What is an engineering harness for AI coding?

An engineering harness is the system around an AI agent: contracts, context, tools, permissions, tests, review roles, evidence gates, and feedback loops that make generated code easier to verify and improve.

Why is reviewing only the AI-generated diff not enough?

A diff shows what changed, but it does not prove that the original requirement was complete, that business logic was preserved, that edge cases were tested, or that the agent stayed inside scope.

How can developers use this today?

Before asking AI to code, write a small contract with goals, non-goals, acceptance criteria, risks, edge cases, and required evidence. Then use a separate reviewer pass to check the implementation against that contract.

Stop Judging AI Code by the Diff

AI coding gets reliable when developers stop reviewing only the generated diff and start designing contracts, independent reviews, evidence gates, and failure loops around the agent.

Most developers still use AI coding tools like this:

Prompt → generated code → quick review → merge

It feels fast. Sometimes it is fast.

But it has a hidden problem: you are judging the output, not the system that produced the output.

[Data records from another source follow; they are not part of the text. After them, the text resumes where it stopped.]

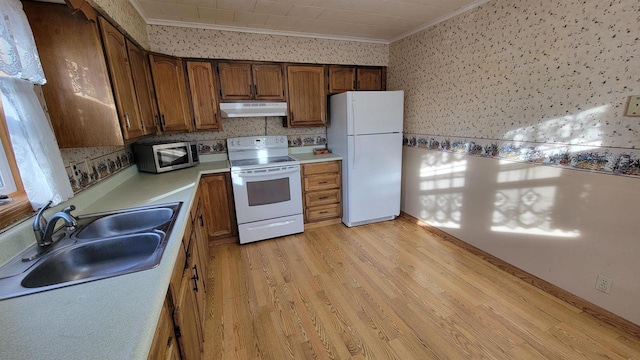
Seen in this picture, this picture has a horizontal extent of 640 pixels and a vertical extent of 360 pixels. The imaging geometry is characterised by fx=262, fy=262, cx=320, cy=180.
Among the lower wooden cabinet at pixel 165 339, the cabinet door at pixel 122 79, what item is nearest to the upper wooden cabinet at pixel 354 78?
the cabinet door at pixel 122 79

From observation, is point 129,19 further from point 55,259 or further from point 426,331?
point 426,331

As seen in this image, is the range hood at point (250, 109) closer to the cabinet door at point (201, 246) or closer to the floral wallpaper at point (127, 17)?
the floral wallpaper at point (127, 17)

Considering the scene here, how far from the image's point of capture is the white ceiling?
7.59 ft

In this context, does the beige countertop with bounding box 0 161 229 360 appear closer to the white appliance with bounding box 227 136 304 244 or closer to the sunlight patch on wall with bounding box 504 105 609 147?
the white appliance with bounding box 227 136 304 244

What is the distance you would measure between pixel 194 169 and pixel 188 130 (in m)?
0.42

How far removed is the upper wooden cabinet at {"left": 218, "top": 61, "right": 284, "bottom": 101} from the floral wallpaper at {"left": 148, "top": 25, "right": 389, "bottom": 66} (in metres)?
0.16

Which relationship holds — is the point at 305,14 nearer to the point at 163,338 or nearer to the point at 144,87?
the point at 144,87

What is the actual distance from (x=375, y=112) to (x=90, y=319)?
2.85m

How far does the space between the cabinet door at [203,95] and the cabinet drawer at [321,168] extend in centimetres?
111

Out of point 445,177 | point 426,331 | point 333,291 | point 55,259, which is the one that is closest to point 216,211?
point 333,291

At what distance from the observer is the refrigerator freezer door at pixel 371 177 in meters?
3.07

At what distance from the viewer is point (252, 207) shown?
285cm

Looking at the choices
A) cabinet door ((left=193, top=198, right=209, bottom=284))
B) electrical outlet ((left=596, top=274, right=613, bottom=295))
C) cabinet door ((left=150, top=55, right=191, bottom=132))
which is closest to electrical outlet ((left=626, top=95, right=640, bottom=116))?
electrical outlet ((left=596, top=274, right=613, bottom=295))

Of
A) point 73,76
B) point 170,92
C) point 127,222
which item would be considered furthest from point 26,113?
point 170,92
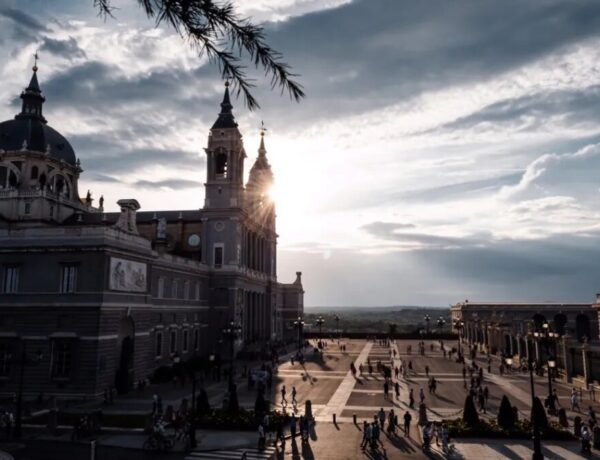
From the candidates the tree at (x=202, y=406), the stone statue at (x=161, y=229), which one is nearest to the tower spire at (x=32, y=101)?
the stone statue at (x=161, y=229)

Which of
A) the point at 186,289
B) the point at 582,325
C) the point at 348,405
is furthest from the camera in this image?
the point at 582,325

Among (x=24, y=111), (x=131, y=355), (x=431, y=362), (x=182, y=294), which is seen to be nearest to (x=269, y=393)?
(x=131, y=355)

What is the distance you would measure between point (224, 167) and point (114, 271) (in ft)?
120

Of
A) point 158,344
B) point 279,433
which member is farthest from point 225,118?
point 279,433

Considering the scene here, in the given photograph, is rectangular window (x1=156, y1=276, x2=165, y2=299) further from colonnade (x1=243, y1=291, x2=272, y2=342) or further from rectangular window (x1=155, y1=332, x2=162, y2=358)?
colonnade (x1=243, y1=291, x2=272, y2=342)

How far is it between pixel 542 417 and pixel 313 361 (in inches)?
1605

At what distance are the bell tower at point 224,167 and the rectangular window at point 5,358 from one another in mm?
36619

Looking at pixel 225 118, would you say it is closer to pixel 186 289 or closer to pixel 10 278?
pixel 186 289

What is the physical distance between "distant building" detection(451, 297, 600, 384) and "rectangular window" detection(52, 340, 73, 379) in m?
29.1

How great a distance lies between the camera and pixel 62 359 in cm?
3828

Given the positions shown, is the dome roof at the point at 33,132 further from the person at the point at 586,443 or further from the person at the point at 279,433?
the person at the point at 586,443

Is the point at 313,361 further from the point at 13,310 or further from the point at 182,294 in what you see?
the point at 13,310

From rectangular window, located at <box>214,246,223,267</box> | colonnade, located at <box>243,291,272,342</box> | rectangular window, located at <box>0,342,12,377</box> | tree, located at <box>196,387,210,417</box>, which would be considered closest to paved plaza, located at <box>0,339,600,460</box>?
tree, located at <box>196,387,210,417</box>

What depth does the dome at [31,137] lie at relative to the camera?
5784cm
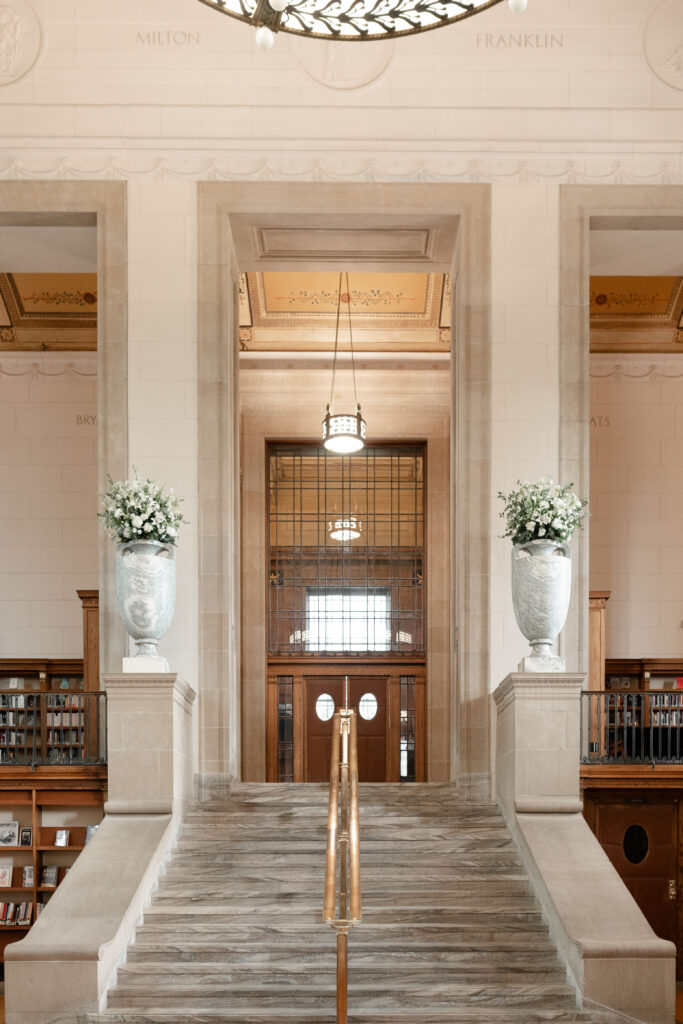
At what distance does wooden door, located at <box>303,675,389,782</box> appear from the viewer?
1655 cm

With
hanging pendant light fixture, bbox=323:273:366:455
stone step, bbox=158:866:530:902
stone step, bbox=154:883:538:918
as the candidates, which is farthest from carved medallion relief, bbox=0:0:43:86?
stone step, bbox=154:883:538:918

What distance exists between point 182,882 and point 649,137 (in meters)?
7.63

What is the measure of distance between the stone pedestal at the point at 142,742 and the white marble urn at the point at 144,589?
0.46m

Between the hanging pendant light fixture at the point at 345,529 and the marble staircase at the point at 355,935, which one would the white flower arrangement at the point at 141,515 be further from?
the hanging pendant light fixture at the point at 345,529

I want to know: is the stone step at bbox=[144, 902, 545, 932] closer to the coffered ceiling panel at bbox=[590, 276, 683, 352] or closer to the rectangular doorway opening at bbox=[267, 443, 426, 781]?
the rectangular doorway opening at bbox=[267, 443, 426, 781]

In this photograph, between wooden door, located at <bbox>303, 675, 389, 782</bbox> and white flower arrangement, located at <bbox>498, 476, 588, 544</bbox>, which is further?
wooden door, located at <bbox>303, 675, 389, 782</bbox>

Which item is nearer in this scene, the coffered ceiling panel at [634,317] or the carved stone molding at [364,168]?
the carved stone molding at [364,168]

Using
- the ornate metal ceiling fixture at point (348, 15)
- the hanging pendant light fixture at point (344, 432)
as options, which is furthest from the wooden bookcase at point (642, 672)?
the ornate metal ceiling fixture at point (348, 15)

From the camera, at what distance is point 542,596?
9.83 meters

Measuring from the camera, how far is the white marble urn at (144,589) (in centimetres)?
1002

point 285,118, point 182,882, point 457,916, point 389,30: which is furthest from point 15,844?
point 389,30

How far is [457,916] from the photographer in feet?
27.5

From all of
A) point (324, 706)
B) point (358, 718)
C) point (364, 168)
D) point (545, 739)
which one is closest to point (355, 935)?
point (545, 739)

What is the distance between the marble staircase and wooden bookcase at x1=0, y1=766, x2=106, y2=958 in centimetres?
160
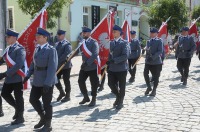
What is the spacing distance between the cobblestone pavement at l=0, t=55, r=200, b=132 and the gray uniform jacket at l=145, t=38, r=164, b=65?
3.03 ft

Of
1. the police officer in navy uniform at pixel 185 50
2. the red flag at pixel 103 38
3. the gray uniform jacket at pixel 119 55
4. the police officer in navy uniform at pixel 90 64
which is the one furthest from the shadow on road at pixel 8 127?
the police officer in navy uniform at pixel 185 50

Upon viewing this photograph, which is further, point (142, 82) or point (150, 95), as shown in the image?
point (142, 82)

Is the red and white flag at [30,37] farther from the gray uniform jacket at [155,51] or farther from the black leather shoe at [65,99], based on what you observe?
the gray uniform jacket at [155,51]

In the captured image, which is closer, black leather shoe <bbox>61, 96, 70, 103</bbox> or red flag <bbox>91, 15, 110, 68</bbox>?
red flag <bbox>91, 15, 110, 68</bbox>

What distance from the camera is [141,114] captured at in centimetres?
691

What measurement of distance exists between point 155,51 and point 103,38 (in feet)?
5.45

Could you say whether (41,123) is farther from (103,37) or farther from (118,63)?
(103,37)

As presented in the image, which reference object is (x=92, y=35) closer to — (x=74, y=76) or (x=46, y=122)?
(x=46, y=122)

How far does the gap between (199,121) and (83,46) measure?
3.02 m

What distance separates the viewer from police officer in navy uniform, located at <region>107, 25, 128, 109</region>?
24.3 feet

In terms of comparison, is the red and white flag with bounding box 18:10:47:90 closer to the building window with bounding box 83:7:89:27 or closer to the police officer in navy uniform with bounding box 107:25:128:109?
the police officer in navy uniform with bounding box 107:25:128:109

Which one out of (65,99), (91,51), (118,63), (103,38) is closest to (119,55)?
(118,63)

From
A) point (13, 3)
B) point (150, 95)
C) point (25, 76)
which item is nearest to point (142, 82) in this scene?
point (150, 95)

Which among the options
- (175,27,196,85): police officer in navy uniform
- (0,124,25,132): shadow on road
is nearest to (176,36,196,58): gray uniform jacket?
(175,27,196,85): police officer in navy uniform
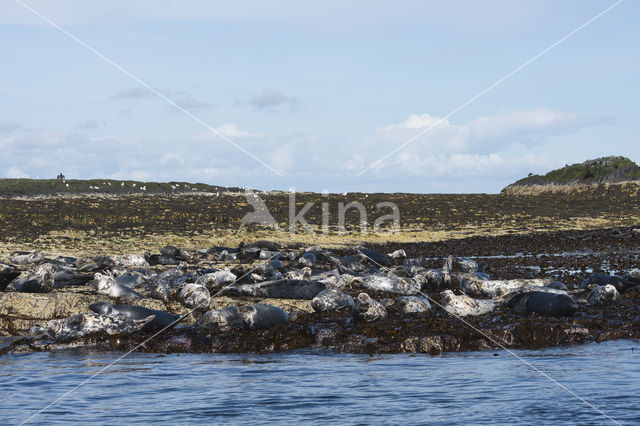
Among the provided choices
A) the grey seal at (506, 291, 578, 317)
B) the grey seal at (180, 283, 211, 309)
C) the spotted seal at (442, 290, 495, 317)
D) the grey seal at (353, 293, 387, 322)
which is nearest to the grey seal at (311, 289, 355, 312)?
the grey seal at (353, 293, 387, 322)

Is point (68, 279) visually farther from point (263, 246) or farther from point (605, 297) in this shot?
point (263, 246)

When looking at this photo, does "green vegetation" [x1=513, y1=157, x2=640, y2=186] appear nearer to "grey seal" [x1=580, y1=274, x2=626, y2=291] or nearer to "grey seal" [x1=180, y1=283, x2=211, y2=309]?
"grey seal" [x1=580, y1=274, x2=626, y2=291]

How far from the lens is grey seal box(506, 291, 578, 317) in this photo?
39.2 feet

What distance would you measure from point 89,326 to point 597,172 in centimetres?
6579

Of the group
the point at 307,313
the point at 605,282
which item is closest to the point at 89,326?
the point at 307,313

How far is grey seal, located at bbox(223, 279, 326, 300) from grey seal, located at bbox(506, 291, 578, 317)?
4.25 m

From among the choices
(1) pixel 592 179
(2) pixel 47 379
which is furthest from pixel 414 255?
(1) pixel 592 179

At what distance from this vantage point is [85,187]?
73875 mm

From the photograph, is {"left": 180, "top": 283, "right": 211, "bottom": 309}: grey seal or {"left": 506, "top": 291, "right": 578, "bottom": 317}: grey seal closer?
{"left": 506, "top": 291, "right": 578, "bottom": 317}: grey seal

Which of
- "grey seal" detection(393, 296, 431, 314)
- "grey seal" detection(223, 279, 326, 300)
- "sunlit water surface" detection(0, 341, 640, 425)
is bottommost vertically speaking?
"sunlit water surface" detection(0, 341, 640, 425)

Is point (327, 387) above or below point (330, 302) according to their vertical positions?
below

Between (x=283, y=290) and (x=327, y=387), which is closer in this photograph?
(x=327, y=387)

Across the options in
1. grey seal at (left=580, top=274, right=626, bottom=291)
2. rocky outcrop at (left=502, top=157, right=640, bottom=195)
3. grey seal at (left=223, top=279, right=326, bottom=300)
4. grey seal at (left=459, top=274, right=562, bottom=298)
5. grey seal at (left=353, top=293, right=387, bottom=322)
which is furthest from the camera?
rocky outcrop at (left=502, top=157, right=640, bottom=195)

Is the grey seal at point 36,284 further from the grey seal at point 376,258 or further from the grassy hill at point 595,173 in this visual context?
the grassy hill at point 595,173
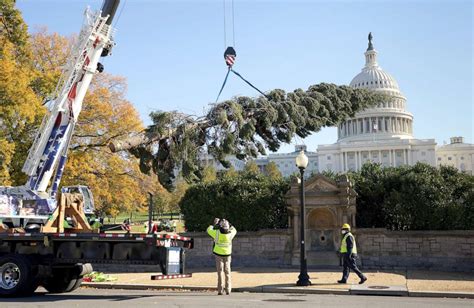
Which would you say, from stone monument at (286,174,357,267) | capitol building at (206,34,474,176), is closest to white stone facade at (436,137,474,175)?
capitol building at (206,34,474,176)

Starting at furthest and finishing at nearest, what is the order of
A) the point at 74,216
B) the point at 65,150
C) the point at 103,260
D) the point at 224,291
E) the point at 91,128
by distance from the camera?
the point at 91,128, the point at 65,150, the point at 74,216, the point at 224,291, the point at 103,260

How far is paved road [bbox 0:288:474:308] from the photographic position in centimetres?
1046

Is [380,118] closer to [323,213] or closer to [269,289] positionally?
[323,213]

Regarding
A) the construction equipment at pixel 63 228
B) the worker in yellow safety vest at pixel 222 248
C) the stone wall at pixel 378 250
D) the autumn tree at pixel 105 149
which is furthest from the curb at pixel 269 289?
the autumn tree at pixel 105 149

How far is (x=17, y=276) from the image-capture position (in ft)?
37.5

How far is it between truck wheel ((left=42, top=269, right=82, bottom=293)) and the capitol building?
10427cm

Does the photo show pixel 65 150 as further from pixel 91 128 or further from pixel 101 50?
pixel 91 128

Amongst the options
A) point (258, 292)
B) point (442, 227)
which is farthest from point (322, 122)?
point (258, 292)

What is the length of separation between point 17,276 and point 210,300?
426 cm

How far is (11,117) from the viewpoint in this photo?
2225 centimetres

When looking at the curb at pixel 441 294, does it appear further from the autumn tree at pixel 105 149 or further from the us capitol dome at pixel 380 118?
the us capitol dome at pixel 380 118

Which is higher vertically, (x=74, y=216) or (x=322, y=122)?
(x=322, y=122)

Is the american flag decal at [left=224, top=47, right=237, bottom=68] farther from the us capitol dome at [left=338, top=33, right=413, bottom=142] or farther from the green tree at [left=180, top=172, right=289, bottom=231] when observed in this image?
the us capitol dome at [left=338, top=33, right=413, bottom=142]

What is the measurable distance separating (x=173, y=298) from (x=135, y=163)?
19.2 metres
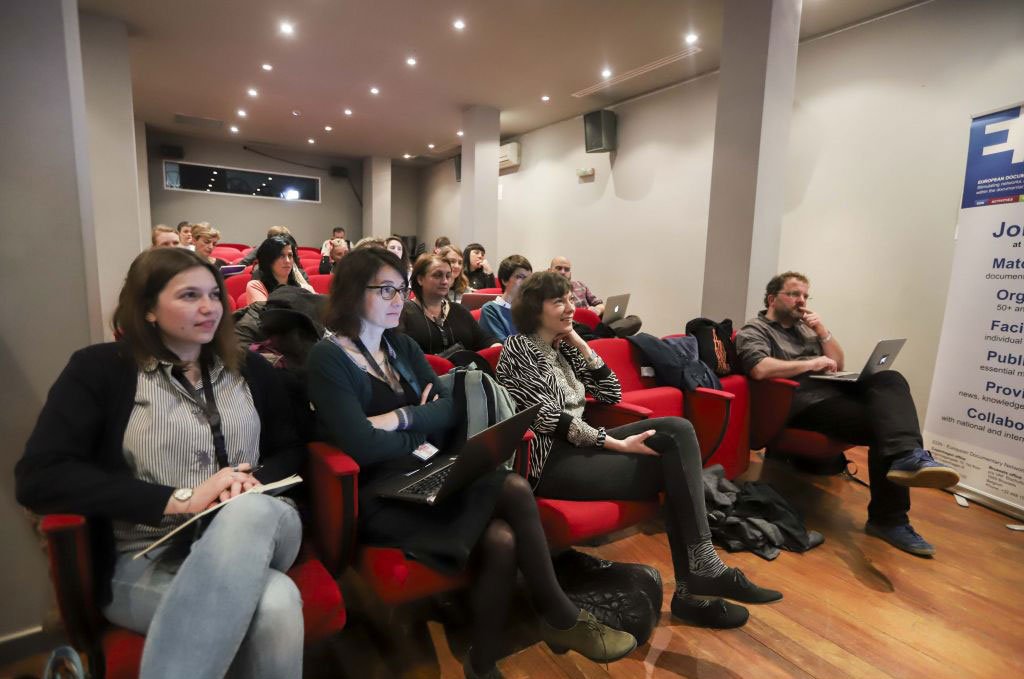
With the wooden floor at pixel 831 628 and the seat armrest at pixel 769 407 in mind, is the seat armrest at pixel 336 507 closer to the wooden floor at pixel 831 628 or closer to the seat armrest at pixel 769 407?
the wooden floor at pixel 831 628

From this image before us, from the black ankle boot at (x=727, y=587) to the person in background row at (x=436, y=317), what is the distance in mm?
1435

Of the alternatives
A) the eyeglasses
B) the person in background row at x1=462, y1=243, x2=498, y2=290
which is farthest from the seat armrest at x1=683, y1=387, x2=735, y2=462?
the person in background row at x1=462, y1=243, x2=498, y2=290

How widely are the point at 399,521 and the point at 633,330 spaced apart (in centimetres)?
274

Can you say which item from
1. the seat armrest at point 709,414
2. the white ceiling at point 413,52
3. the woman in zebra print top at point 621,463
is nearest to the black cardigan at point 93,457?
the woman in zebra print top at point 621,463

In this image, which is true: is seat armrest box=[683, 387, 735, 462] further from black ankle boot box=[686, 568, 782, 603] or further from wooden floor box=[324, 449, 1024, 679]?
black ankle boot box=[686, 568, 782, 603]

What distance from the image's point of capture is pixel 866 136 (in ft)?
13.9

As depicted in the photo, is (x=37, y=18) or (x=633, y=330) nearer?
(x=37, y=18)

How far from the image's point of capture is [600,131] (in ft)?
22.6

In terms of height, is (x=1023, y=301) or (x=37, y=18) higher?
(x=37, y=18)

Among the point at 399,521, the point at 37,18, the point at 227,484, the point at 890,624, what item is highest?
the point at 37,18

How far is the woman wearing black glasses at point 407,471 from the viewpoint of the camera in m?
1.50

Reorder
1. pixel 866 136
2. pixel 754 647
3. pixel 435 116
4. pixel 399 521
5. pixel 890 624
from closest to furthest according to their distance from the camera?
pixel 399 521 < pixel 754 647 < pixel 890 624 < pixel 866 136 < pixel 435 116

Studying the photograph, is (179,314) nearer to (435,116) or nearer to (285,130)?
(435,116)

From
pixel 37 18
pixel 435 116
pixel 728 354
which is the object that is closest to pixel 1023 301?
pixel 728 354
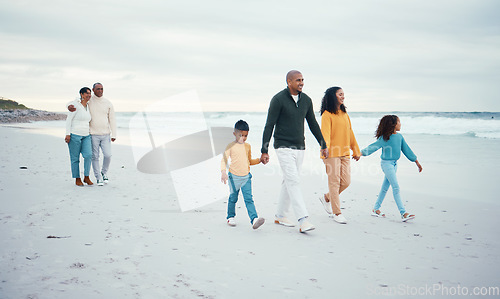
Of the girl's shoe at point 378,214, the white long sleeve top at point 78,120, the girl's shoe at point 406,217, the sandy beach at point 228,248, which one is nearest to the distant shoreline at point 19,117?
the white long sleeve top at point 78,120

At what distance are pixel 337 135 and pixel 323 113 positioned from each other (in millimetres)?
402

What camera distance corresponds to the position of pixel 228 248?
4.12m

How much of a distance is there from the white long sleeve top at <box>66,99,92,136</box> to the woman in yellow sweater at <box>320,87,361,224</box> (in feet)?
15.9

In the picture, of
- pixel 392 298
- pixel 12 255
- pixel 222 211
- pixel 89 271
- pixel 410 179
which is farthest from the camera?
pixel 410 179

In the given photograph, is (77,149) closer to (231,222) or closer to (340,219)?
(231,222)

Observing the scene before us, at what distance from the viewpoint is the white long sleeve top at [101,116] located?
7.46 metres

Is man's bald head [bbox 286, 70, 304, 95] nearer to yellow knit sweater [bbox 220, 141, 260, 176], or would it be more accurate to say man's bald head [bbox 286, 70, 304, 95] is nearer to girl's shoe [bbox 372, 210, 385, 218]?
yellow knit sweater [bbox 220, 141, 260, 176]

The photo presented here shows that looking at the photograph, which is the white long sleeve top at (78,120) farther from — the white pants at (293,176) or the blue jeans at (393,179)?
the blue jeans at (393,179)

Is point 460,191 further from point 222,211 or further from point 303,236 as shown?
point 222,211

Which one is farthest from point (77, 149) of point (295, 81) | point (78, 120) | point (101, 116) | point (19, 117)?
point (19, 117)

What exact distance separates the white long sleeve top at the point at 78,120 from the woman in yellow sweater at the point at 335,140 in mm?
4854

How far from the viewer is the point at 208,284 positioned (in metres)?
3.17

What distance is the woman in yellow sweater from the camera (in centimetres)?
532

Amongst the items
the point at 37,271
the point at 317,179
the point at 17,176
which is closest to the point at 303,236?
the point at 37,271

That works for small tasks. It breaks down when the work touches product logic, security, payments, data models, deployment, user flows, or anything where “looks correct” is not the same as “is correct.”

The next step in AI-assisted development is not simply writing better prompts. It is building better engineering harnesses around AI agents.

A harness is the operating loop that turns vague intent into verifiable software.

The better AI coding loop

the loop matters more than the single prompt

01

Intent
02

Contract
03

Builder
04

Independent reviewer
05

Failure classification
06

Contract update

The important shift is this:

The AI agent is not the productivity system. The loop around the agent is the productivity system.

A recent arXiv paper, Meta-Engineering Harnesses for AI-Native Software Production, gives a useful name to this pattern. It describes an architecture where requirements become explicit contracts, specialized AI agents implement and review work, independent verification catches failures, and the process improves through structured failure classification.

For developers, the practical lesson is simple:

If AI keeps making subtle mistakes, the fix is often not “prompt harder.” The fix is to make the work more contract-driven, reviewable, and learnable.

AI code is easy to generate and hard to trust

AI coding tools are excellent at producing plausible code.

That is both the benefit and the danger.

A generated implementation can compile successfully, pass existing tests, look clean in a diff, follow local conventions, and still miss the actual product requirement.

This happens because many failures are not code-generation failures. They are contract failures.

The agent did not know what mattered. The reviewer did not know what to check. The tests did not encode the real edge case. The prompt left out the production constraint. The diff looked fine because the missing logic was never represented anywhere.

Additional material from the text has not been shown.